TASK LIST →
a) Answer these questions about the comedy text, one per line:
(i) What does the expression "can't make head or tail" mean?
(ii) Who does the writer name as one of the finest comedians in America?
(iii) What concept is the humor in the selected clip based on?
b) Show every line of the records that contains the word "there". Case counts.

TEXT →
★ ★ ★ ★ ★
Comedy uses plenty of figurative language, slang and made up words. It displays the creative use of language and semantics in a very playful way. For stylistic reasons, comedy tends to use a high number of semantically ambiguous words and constructions. Hence, don´t be surprised if you find that you can't make head or tail of a comedy sketch. Understanding comedy requires a degree of mastery of the language and extensive vocabulary knowledge. But if you are willing to accept the challenge and give comedy a go, the reward will be very gratifying !
CAN´T MAKE HEAD OR TAIL is an idiomatic expression which means => to be unable to understand something or someone at all
Certainly one of the finest comedians in America is Stephen Colbert. I have selected a video where he discusses the first encounter of President Trump with Pope Francis. I find that this text is a great example of the linguistic complexity that sometimes deters some English students from enjoying sublime and intelligent humour in their target language. While the humour on this clip is based on a very universal concept, (the Pope calling Trump fat), the linguistic resources used pose a real challenge to language learners.
★ ★ ★ ★ ★
RECORD SET →
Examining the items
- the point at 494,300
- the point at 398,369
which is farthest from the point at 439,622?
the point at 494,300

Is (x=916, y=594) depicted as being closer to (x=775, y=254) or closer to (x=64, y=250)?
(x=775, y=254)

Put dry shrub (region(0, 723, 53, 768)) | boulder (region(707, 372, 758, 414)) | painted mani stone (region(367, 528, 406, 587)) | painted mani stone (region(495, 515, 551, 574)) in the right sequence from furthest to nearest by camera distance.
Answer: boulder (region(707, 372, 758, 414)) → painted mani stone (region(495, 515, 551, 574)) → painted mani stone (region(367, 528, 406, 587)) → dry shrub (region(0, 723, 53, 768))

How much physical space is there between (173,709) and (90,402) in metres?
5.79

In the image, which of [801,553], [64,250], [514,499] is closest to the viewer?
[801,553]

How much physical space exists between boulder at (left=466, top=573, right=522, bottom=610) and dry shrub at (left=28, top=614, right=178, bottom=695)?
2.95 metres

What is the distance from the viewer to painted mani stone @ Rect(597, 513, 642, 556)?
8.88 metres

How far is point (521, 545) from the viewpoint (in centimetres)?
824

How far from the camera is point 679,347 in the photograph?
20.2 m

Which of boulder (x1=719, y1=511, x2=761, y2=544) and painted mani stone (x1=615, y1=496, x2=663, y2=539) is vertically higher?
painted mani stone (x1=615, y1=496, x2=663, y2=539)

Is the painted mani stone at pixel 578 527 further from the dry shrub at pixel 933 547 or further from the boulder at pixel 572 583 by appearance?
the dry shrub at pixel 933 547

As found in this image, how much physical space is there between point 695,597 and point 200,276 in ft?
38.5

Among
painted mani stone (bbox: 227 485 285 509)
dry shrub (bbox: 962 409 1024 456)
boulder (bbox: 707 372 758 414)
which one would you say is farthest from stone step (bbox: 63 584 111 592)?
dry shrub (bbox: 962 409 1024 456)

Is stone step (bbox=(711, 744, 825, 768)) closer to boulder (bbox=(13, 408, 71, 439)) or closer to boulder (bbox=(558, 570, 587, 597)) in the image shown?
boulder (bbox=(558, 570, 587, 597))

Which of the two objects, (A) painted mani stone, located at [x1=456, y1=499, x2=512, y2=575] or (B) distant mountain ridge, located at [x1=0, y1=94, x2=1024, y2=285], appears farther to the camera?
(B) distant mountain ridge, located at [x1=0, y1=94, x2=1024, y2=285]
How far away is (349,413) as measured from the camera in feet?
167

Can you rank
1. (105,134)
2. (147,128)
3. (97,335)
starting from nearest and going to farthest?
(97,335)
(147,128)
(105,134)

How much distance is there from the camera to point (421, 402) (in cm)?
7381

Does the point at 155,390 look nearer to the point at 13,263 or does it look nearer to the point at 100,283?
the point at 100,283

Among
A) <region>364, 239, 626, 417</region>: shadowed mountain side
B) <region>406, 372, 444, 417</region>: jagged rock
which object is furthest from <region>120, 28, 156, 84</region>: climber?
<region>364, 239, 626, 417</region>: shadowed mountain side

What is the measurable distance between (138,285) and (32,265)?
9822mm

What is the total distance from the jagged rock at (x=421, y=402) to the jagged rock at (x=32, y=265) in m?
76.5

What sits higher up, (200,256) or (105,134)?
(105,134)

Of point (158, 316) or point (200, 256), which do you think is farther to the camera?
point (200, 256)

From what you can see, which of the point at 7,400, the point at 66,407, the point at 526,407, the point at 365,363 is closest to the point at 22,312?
★ ★ ★ ★ ★
WRITTEN RESPONSES →
a)
(i) To be unable to understand something or someone at all.
(ii) Stephen Colbert.
(iii) The Pope calling Trump fat.

b)
How much physical space is there between (173,709) and (90,402) in metres?
As found in this image, how much physical space is there between point 695,597 and point 200,276 in ft?
How much distance is there from the camera to point (421, 402) (in cm)?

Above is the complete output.